• [Exercise details]:
Gather every line in the records below that contains the word "objects", and copy each such line in full.

• [Data records]:
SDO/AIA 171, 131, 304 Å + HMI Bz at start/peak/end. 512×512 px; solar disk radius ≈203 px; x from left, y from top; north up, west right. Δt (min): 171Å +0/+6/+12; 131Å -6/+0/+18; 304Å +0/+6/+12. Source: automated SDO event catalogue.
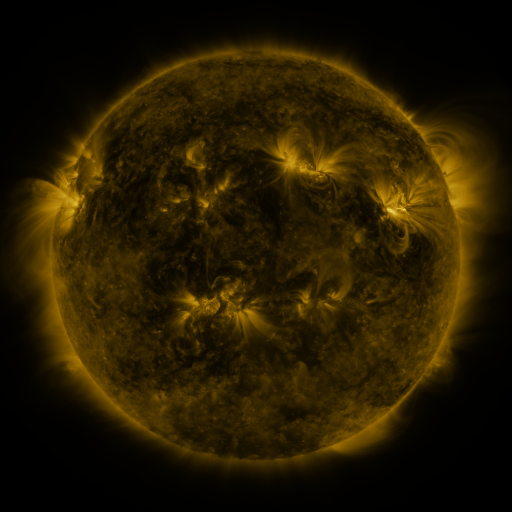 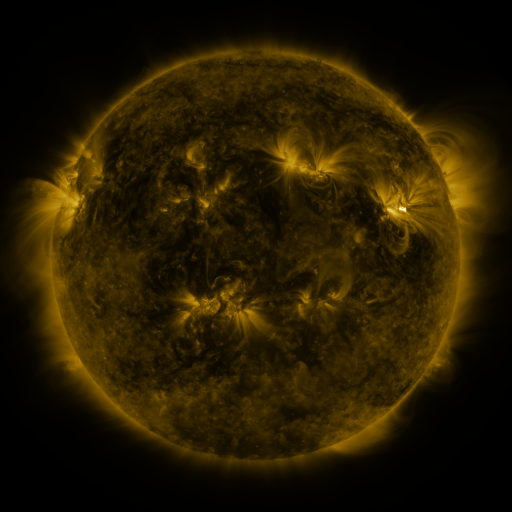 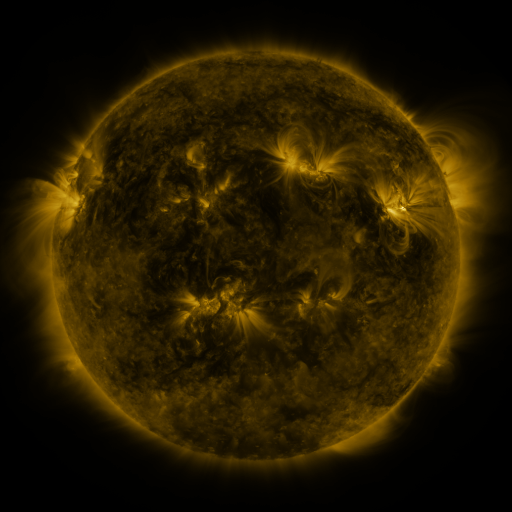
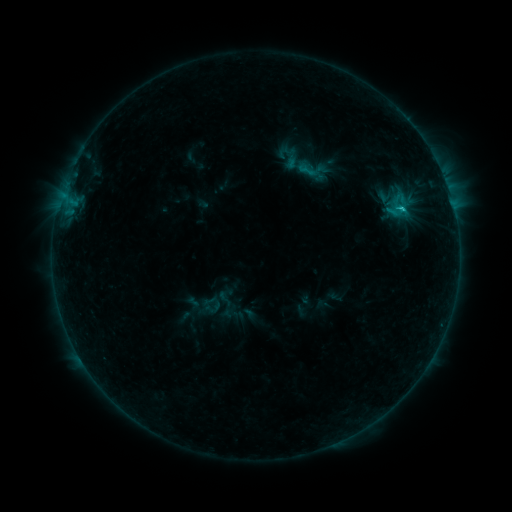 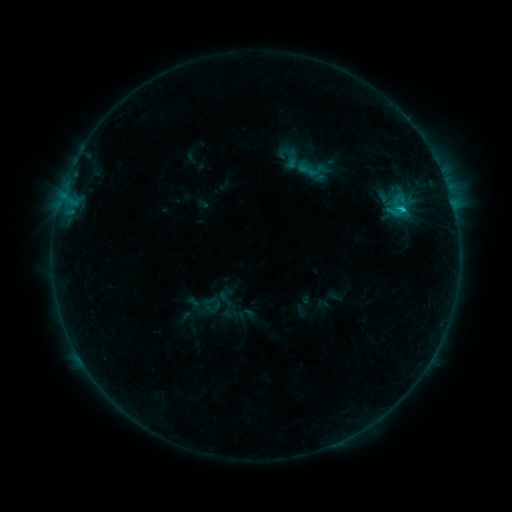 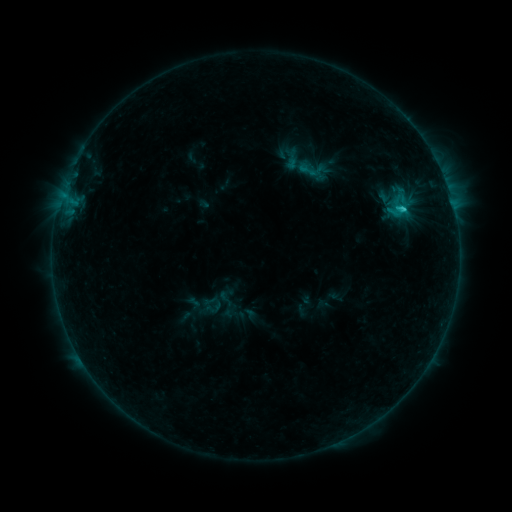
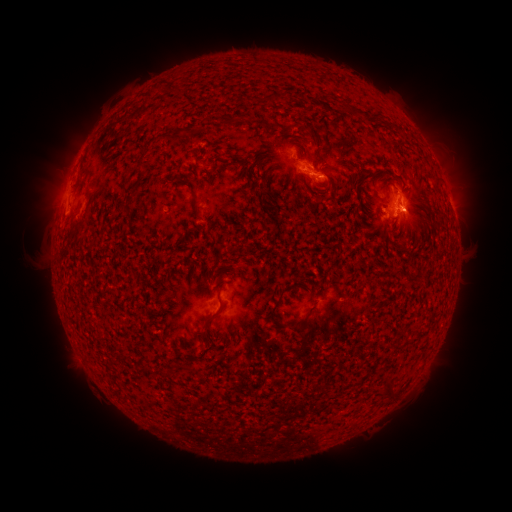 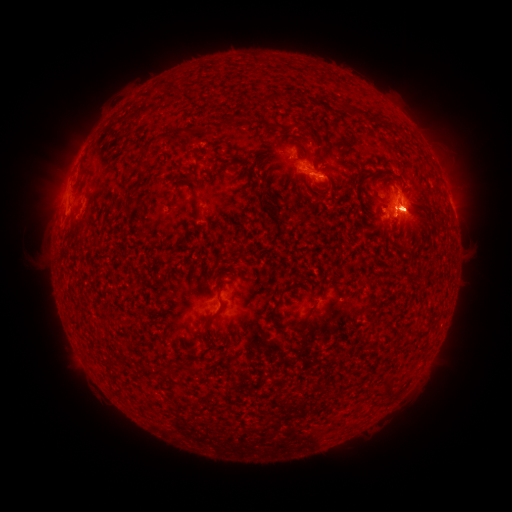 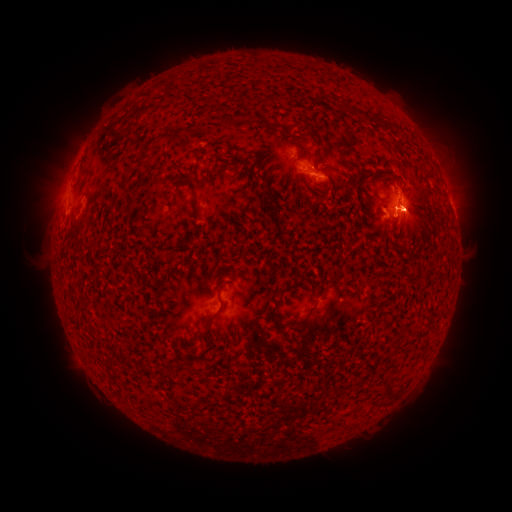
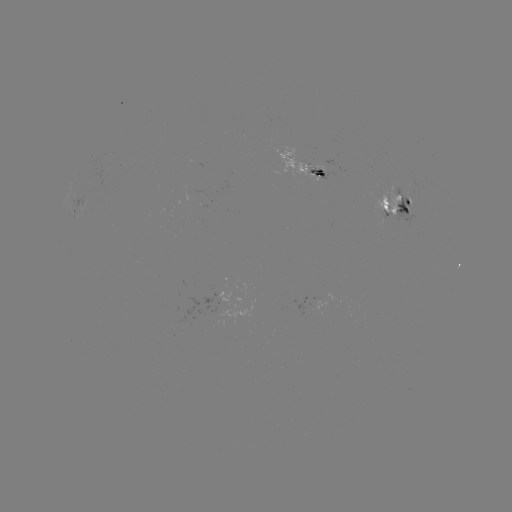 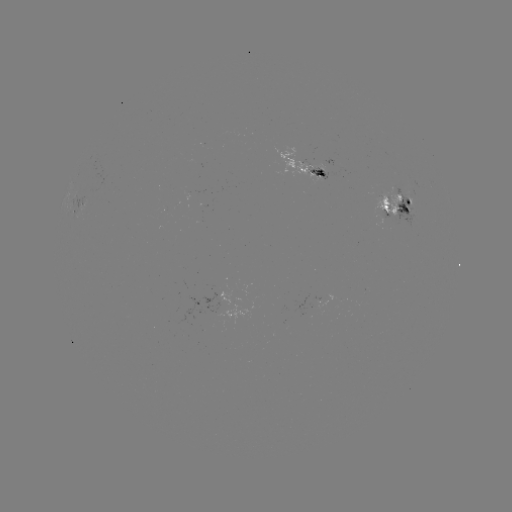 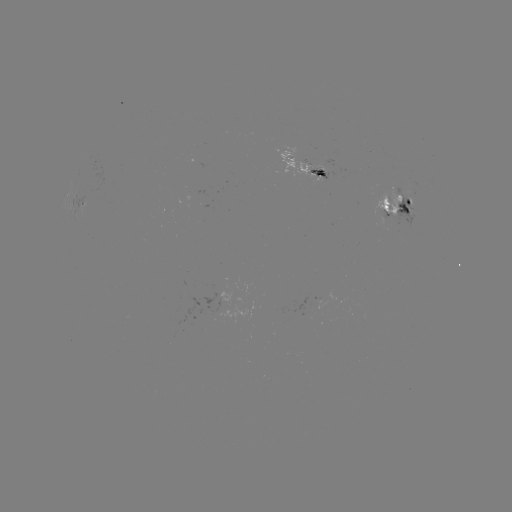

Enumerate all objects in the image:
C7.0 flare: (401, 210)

--

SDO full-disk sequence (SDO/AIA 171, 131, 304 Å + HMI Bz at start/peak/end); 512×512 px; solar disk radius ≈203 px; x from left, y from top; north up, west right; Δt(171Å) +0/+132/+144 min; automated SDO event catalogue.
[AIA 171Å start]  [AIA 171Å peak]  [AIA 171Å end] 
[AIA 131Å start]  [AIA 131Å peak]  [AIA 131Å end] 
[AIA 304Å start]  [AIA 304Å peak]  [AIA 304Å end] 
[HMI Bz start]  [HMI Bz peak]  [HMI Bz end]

==

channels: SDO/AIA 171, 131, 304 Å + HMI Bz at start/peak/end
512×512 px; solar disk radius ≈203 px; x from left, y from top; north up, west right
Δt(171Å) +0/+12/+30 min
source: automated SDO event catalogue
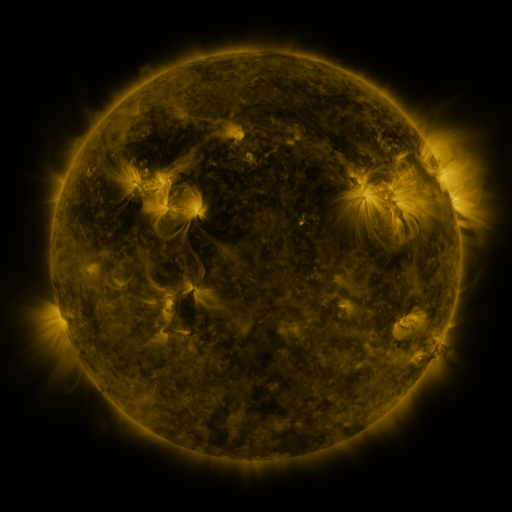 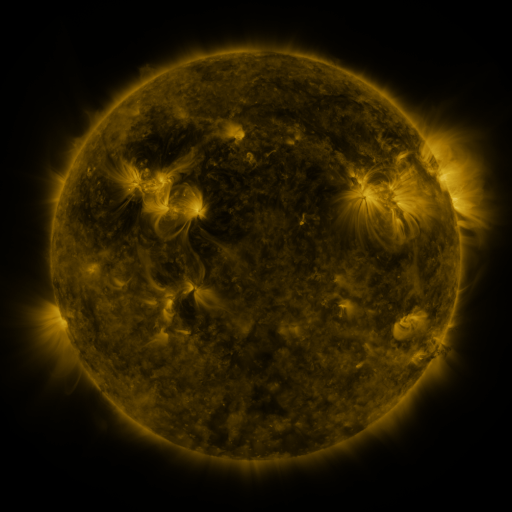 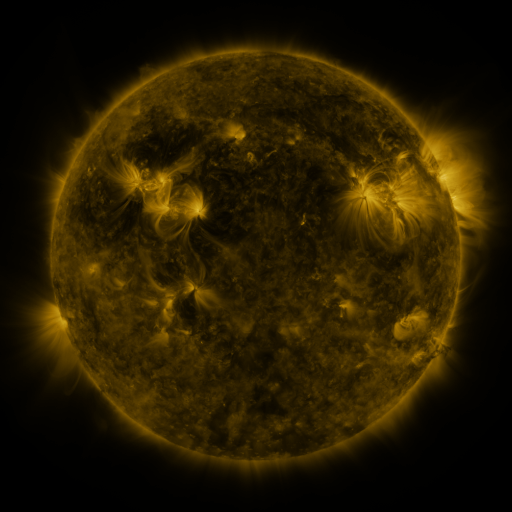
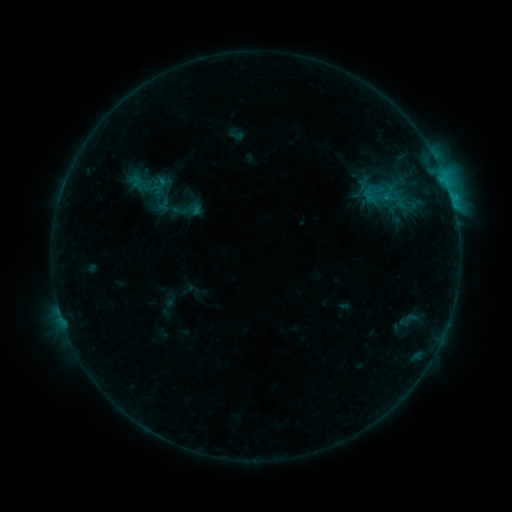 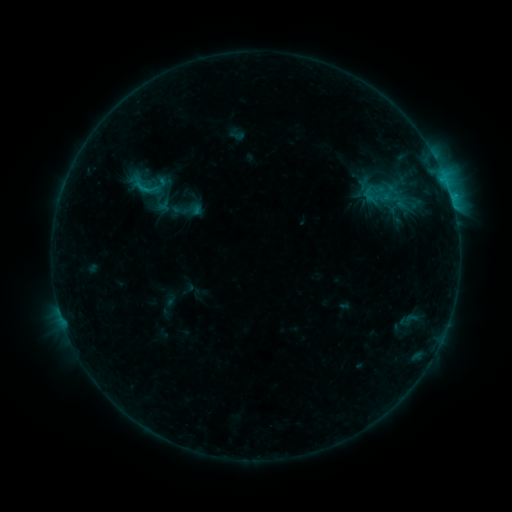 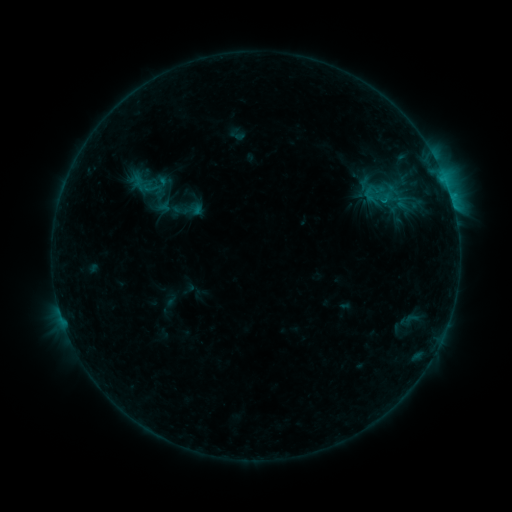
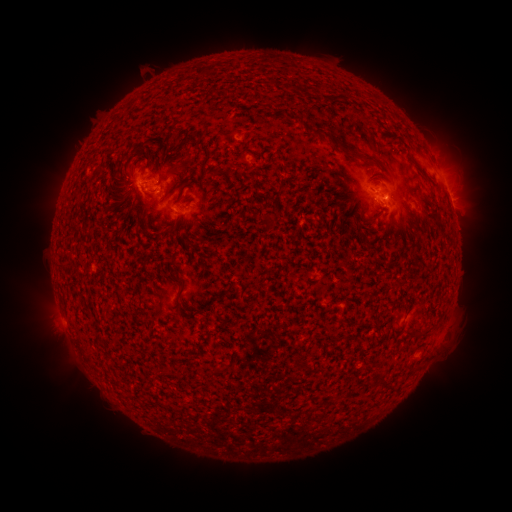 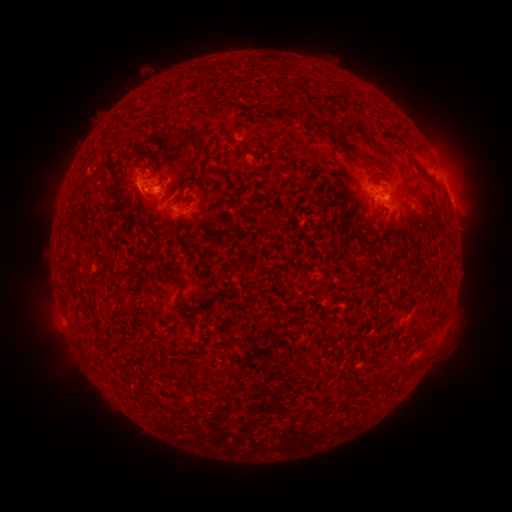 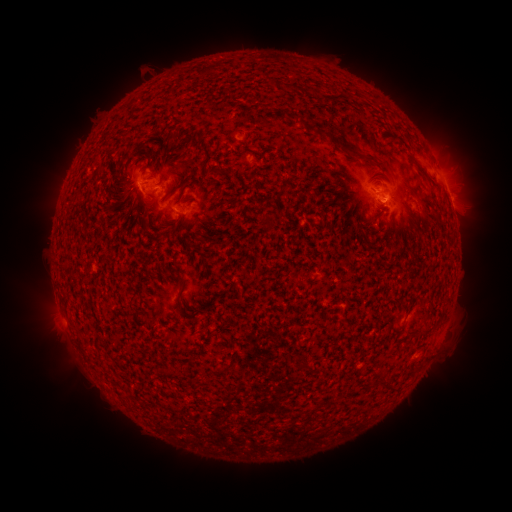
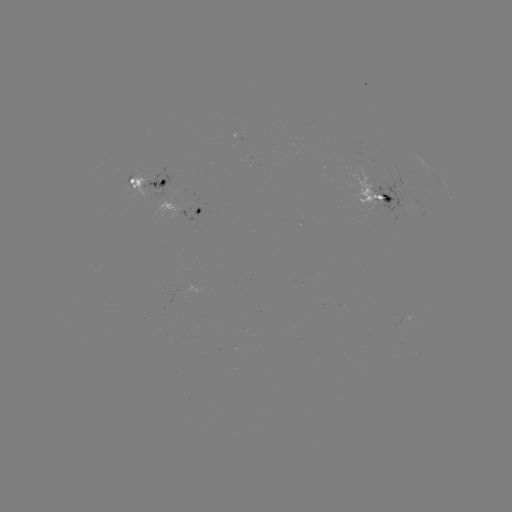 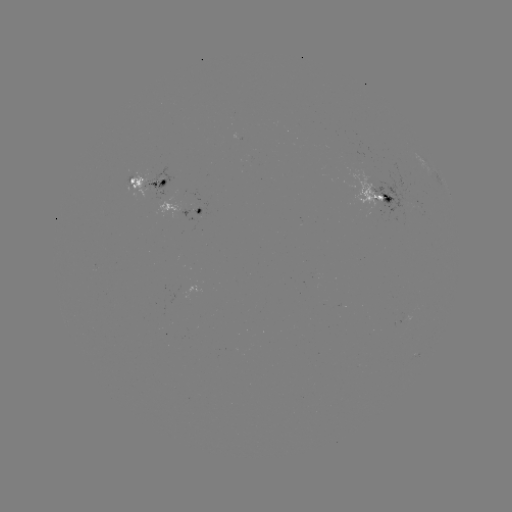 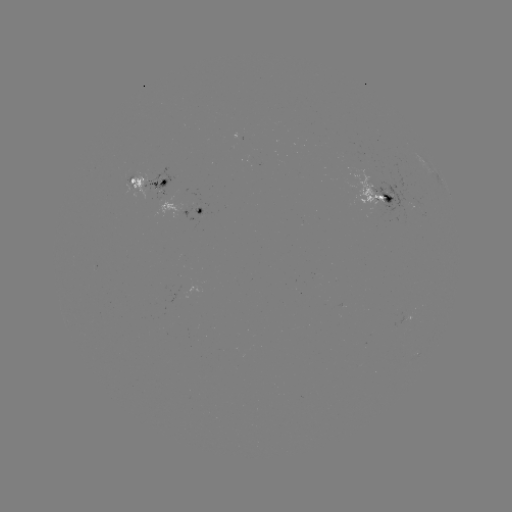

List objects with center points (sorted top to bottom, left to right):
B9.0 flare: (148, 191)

• [Correct output]:
Enumerate all objects in the image:
List objects with center points (sorted top to bottom, left to right):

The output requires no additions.